Israel has repeatedly denied that it is blocking the flow of humanitarian aid into the Gaza Strip, but the United States has directed Israel to expand access or some of its military aid will be cut off. It is said to be at risk of being discontinued.
Israeli Minister Amichai Tsikri told the BBC that Israel had “blockaded” parts of northern Gaza, including Jabalia.
“We allowed civilians to flee to safe areas and blocked the flow of supplies into the blockaded areas,” he told the NewsHour program.

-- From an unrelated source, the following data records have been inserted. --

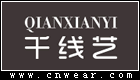 千线艺(家居服)品牌LOGO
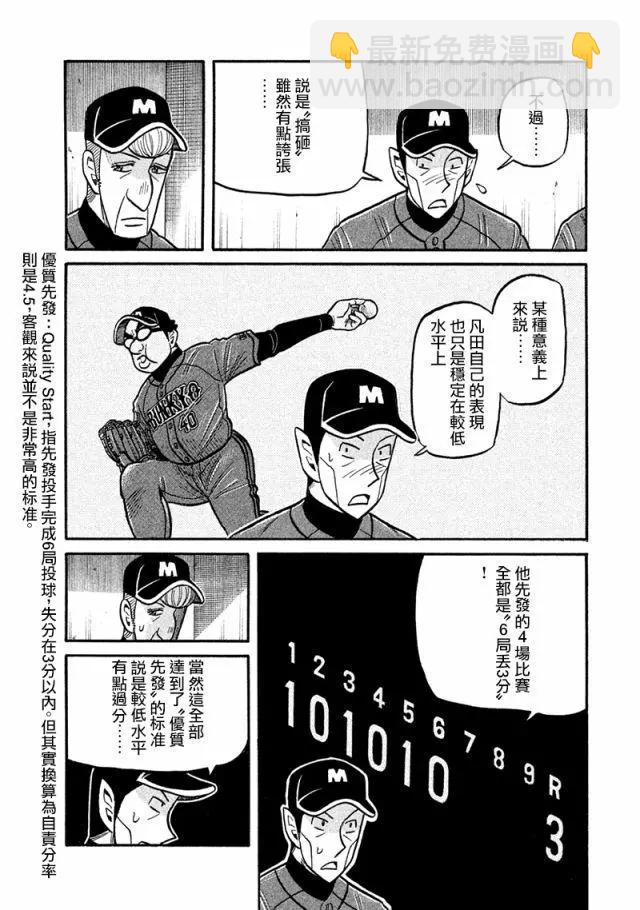 錢進球場 - 第02部116話 - 4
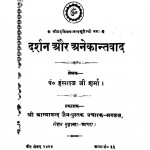 Darshan Aur Anekantwad by हंसराज शर्मा - Hansraj Sharma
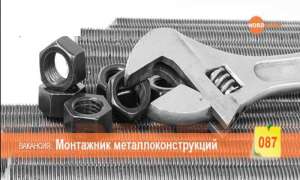 Монтажник металлоконструкций (17 zl на руки) - объявление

He claimed this was “legal according to international law.”
At least 42,500 people have been killed and tens of thousands injured in the Gaza Strip since Hamas-led attacks on Israel exactly one year ago, Hamas-led authorities say.
Approximately 1,200 people were killed by Hamas and its allies in the October 7, 2023 attack, and another 251 were taken to Gaza as hostages.
On Friday, Hamas deputy leader Khalil al-Haya said Israeli hostages would not be returned until Israel ends the war and withdraws from Gaza.
Shinwar was held responsible for the October 7 attack. The Israeli military said a man was killed in a gunfight when the building he was hiding in in the southern Gaza city of Rafah was hit by “tank fire.”
The Israeli pathologist who performed his autopsy told US media that he had been shot in the head.
Dr. Chen Kugel also found damage to his right forearm from a “missile launch,” damage to his left leg from “falling stones,” and damage from shrapnel.